Rust really embodies this imo. I think it will be a few more years, but we're going to be seeing a lot more Rust -- and for good reason.
Also, there’s usually some language (and compiler) specific garbage that makes the dwarf hard to use and requires special treatment.
I can't see this approach working for very long. Tracing at the binary level, whether you do it as RR does with performance counting or whether you do it via instrumentation like Undo and iDNA, works for the general case because it records execution at the lowest level available to a process and therefore captures everything, without special cases.
If these guys want to make a fancy time travel debugger data explorer, that's great. They could in principle make one on top of existing tracing technology without having to simultaneously reinvent both the debugger core and the GUI.
anyone know the tool name??? I know it exist but forget it while ago
https://learn.microsoft.com/en-us/sql/relational-databases/p...
Compare to chrome://tracing
https://www.chromium.org/developers/how-tos/trace-event-prof...
I am not sure if trace visualizers were invented 20 years ago for the original time travel debuggers, but they have certainly been used for time travel debugging visualization since at least 20 years ago.
As the page reads, it is a time traveling debugger. You can jump back and forth between different snapshots of time during the execution of your program. It's neat because for compiled languages like rust doing something like this is more advanced.
You click a point in the trace, you jump to that point in time. That has been the standard integration for decades.

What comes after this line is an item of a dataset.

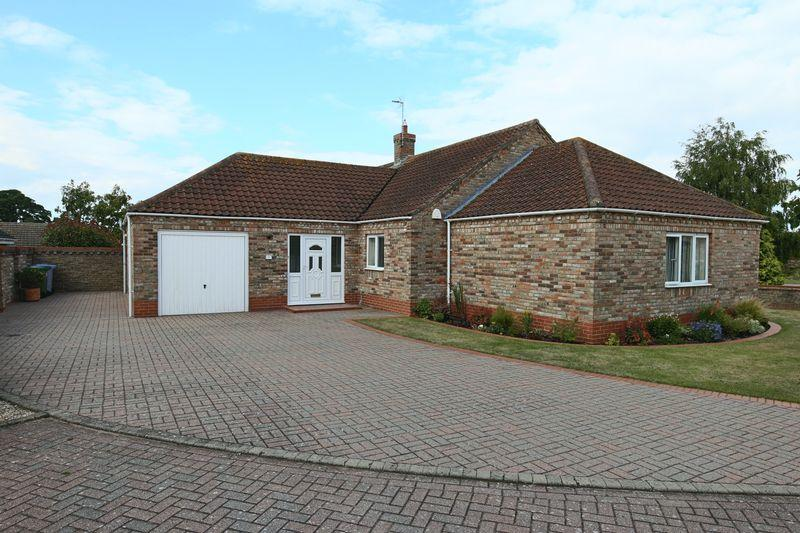 3 Bedrooms Detached Bungalow for sale in Welbeck Close, Beccles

The tech industry is getting stupider and hype-ier as it implodes.
- Bash script from Internet requiring sudo, no way
- VSCode plugin? I don't use VSCode. I'm not switching from Zed (literally built in Rust for Rust development)
Help me out, what can I do to try this?
I don't see that VSCode is required, they have a section dedicated to CLI usage https://github.com/SeaQL/FireDBG.for.Rust#firedbg-command-li... and even the "firedbg open" seems to just be a convenience method for file globbing https://github.com/SeaQL/FireDBG.for.Rust/blob/1.81.0/comman...
I'm a little with you that it is sus that they don't seem to have any .ts nor package.json file in that repo which would allow one to (a) see what the extension does (b) build the .vsix themselves
On mobile (Firefox on iOS) why does this site keep putting animations in my face?